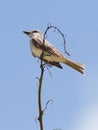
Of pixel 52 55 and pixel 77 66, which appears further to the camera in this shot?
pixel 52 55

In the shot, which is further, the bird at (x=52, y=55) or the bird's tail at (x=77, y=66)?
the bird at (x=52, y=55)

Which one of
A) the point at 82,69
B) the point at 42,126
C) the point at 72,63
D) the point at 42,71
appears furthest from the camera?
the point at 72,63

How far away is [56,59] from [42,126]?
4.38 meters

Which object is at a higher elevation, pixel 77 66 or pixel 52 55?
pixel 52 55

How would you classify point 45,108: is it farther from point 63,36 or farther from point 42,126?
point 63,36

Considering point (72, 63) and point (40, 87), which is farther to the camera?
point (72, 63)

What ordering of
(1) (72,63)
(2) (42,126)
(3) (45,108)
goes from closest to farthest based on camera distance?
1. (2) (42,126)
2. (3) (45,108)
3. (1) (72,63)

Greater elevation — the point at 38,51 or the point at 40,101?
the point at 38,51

· · · · ·

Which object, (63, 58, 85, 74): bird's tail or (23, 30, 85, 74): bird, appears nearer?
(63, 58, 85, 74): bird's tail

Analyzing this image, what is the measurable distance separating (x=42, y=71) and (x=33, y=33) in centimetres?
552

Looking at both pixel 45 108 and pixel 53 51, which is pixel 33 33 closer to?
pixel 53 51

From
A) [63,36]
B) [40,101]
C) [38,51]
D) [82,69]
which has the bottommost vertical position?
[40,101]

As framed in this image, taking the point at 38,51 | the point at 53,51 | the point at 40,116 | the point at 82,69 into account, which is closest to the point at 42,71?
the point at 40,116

· · · · ·

Copy out the listing between the line containing "In the shot, which" and the line containing "4.38 meters", both lines included, without changing anything.

◆ Task solution:
In the shot, which is further, the bird at (x=52, y=55) or the bird's tail at (x=77, y=66)?
the bird at (x=52, y=55)

Which one of
A) the point at 82,69
B) the point at 42,126
C) the point at 72,63
D) the point at 42,71
appears furthest from the camera?
the point at 72,63

How far away is [56,59] from [42,126]?
4.38 meters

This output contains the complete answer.